Their computer modeling system works by combining information on climate conditions suitable for spread of a certain disease or pest with data on where cases have been recorded, the reproductive rate of the pathogen or pest and how it moves in the environment. Over time, the model improves as natural resource managers add data they gather from the field. This repeated feedback with new data helps the forecasting system get better at predicting future spread, the researchers said.
“We have a tool that can be put into the hands of a non-technical user to learn about disease dynamics and management, and how management decisions will affect spread in the future,” Jones said.
The tool is needed as state and federal agencies charged with controlling pests and crop diseases face an increasing number of threats to crops, trees and other important natural resources. These pests threaten food supplies and biodiversity in forests and ecosystems.
“The biggest problem is the sheer number of new pests and pathogens that are coming in,” Jones said. “State and federal agencies charged with managing them have an ever-decreasing budget to spend on an ever-increasing number of pests. They have to figure out how to spend that money as wisely as possible.”
Already, researchers have been using PoPS to track the spread of eight different emerging pests and diseases. In the study, they described honing the model to track sudden oak death, a disease that has killed millions of trees in California since the 1990s. A new, more aggressive strain of the disease has been detected in Oregon.

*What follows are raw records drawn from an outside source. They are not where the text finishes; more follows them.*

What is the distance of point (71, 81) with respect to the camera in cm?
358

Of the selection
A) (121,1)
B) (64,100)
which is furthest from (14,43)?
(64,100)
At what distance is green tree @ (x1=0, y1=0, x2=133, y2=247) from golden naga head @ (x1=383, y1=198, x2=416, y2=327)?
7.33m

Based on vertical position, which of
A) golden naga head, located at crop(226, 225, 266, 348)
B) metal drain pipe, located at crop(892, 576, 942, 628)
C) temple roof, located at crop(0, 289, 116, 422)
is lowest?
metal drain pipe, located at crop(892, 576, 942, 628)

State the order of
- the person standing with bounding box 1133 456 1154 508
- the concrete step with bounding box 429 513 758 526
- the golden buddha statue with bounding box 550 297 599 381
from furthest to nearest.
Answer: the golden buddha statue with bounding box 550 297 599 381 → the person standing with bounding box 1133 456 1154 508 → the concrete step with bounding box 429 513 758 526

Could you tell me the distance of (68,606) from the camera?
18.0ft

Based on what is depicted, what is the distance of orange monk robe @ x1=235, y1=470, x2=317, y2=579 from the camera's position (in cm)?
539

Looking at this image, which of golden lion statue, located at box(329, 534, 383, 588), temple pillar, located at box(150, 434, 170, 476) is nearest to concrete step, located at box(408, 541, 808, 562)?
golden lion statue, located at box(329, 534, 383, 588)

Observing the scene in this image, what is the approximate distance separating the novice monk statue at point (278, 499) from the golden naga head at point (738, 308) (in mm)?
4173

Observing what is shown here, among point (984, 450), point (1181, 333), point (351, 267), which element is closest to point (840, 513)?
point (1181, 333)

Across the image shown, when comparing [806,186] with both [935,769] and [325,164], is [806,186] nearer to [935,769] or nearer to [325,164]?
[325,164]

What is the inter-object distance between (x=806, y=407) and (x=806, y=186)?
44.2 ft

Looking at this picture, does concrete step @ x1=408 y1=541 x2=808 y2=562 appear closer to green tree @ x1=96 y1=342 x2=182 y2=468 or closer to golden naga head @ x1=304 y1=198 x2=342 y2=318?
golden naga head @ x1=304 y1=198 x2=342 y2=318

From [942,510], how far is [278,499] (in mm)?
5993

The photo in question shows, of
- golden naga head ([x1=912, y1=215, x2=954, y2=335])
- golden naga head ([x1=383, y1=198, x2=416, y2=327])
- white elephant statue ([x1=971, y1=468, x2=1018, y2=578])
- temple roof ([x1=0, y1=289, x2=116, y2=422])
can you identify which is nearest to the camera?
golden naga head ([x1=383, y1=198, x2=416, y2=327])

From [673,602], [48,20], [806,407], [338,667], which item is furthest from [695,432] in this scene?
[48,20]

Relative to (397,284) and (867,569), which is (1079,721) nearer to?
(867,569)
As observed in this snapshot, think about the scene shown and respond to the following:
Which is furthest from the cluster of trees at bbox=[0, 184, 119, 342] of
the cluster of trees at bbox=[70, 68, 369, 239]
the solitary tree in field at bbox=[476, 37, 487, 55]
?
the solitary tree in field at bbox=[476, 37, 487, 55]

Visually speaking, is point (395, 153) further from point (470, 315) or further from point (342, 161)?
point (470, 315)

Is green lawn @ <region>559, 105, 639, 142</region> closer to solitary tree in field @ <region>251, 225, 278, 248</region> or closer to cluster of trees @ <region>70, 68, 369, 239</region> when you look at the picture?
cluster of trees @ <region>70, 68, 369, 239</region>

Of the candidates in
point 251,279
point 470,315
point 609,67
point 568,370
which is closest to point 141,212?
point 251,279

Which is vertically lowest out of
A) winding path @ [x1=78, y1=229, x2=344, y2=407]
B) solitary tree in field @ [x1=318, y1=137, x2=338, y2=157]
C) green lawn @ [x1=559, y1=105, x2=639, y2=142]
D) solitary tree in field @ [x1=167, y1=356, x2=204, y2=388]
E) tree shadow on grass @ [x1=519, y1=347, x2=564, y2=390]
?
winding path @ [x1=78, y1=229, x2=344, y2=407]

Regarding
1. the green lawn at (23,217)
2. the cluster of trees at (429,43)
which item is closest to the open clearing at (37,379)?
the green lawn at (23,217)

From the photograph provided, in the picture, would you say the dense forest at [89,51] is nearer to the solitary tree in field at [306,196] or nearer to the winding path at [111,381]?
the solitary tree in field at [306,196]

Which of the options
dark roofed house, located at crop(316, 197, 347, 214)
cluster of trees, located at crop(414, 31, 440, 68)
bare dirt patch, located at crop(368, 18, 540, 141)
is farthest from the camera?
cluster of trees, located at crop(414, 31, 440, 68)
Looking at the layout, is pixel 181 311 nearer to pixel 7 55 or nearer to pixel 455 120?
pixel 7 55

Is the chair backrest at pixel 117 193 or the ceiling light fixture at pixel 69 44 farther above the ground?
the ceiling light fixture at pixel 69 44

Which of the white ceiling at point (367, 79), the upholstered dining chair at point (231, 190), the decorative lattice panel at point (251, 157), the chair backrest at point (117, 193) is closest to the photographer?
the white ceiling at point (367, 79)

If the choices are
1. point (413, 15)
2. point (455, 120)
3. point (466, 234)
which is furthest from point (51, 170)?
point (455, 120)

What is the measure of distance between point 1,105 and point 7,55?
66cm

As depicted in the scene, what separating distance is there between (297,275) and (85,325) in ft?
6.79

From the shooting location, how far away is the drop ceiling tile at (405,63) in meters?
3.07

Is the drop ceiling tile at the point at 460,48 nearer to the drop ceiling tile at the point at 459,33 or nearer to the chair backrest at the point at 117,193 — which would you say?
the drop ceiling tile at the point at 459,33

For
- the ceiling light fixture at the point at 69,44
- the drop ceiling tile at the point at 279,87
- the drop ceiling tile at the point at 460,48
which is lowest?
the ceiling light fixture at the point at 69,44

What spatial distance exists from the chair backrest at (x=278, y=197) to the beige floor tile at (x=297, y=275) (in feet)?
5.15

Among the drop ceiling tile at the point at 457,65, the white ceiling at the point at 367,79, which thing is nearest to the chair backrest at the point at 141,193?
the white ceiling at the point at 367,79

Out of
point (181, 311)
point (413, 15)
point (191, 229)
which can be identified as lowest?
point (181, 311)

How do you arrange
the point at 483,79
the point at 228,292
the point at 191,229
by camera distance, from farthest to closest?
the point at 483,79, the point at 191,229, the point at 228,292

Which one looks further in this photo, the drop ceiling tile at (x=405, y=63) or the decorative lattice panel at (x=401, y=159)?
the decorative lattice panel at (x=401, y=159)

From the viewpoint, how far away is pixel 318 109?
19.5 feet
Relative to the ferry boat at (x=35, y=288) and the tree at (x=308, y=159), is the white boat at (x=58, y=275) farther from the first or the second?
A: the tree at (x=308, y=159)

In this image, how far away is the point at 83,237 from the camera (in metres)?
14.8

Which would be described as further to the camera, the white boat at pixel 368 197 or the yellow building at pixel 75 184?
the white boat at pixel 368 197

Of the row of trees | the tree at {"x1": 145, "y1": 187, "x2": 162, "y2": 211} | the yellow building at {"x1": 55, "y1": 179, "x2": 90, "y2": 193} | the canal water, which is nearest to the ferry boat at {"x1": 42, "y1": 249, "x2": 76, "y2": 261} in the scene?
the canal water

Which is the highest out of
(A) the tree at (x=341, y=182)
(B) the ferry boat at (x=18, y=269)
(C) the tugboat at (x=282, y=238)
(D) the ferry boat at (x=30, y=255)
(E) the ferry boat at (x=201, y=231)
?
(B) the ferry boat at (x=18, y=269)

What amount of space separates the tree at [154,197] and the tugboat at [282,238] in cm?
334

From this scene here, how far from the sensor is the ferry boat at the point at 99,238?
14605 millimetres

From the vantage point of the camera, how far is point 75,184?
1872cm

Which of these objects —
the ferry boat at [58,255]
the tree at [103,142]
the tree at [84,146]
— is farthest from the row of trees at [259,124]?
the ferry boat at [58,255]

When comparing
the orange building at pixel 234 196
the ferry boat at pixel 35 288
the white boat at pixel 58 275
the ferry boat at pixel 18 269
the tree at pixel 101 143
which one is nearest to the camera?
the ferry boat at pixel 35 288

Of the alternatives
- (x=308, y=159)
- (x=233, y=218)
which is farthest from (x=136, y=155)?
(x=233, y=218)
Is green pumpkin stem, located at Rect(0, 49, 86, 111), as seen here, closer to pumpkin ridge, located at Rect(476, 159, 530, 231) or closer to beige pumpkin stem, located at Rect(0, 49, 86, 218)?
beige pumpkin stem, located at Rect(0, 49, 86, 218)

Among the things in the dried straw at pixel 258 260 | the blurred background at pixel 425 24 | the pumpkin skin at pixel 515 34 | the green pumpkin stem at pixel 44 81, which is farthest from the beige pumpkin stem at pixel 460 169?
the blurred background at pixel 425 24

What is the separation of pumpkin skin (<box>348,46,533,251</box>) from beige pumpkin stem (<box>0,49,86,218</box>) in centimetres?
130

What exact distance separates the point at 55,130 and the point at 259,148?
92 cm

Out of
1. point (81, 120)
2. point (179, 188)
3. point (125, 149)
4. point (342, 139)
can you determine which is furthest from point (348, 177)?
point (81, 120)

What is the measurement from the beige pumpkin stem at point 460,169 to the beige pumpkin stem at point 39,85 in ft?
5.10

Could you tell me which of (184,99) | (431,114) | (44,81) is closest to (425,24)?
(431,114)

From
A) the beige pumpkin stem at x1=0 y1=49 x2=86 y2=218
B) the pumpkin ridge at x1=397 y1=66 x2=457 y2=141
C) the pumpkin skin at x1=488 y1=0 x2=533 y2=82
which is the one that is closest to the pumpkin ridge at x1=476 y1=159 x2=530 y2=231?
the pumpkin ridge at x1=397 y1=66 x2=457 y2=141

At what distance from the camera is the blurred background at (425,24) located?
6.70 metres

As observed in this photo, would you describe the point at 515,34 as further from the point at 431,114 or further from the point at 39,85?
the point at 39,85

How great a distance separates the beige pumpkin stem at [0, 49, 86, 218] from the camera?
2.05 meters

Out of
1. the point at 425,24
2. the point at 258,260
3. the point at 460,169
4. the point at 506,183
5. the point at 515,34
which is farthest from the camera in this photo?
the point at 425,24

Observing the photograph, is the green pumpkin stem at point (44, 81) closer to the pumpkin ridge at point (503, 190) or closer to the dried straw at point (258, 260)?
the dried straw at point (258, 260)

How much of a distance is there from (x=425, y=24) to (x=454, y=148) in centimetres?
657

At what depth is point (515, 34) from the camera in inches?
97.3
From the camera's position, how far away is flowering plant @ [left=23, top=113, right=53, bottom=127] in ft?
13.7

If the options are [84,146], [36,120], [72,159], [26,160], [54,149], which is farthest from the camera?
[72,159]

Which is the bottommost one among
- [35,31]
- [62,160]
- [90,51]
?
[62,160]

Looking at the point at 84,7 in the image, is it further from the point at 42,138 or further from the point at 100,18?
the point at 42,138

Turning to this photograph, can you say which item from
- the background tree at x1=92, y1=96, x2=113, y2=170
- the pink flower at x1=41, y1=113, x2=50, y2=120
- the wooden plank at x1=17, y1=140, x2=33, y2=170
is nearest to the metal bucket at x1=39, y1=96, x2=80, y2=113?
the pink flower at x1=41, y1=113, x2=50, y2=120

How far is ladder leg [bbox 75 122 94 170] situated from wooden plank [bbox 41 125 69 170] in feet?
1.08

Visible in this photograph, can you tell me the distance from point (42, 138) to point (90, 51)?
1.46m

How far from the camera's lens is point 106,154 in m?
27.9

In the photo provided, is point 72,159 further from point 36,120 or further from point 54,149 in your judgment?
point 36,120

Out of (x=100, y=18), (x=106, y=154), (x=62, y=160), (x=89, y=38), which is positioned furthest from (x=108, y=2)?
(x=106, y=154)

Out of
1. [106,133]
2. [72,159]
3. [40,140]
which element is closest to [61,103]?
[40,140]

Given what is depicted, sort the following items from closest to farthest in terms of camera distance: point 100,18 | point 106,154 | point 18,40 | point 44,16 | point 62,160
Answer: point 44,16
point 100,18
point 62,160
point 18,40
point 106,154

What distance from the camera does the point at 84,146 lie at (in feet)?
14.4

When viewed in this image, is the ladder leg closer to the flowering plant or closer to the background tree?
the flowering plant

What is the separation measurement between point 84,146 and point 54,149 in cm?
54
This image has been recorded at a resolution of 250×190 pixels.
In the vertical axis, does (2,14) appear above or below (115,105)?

They are also improving the model to track spotted lanternfly, an invasive pest in the United States that primarily infests a certain invasive type of tree known as “tree of heaven.” Spotted lanternfly has been infesting fruit crops in Pennsylvania and neighboring states since 2014. It can attack grape, apple and cherry crops, as well as almonds and walnuts.
The researchers said that just as meteorologists incorporate data into models to forecast weather, ecological scientists are using data to improve forecasting of environmental events – including pest or pathogen spread.
“There’s a movement in ecology to forecast environmental conditions,” said Megan Skrip, a study co-author and science communicator at the Center for Geospatial Analytics. “If we can forecast the weather, can we forecast where there will be an algal bloom, or what species will be in certain areas at certain times? This paper is one of the first demonstrations of doing this for the spread of pests and pathogens.”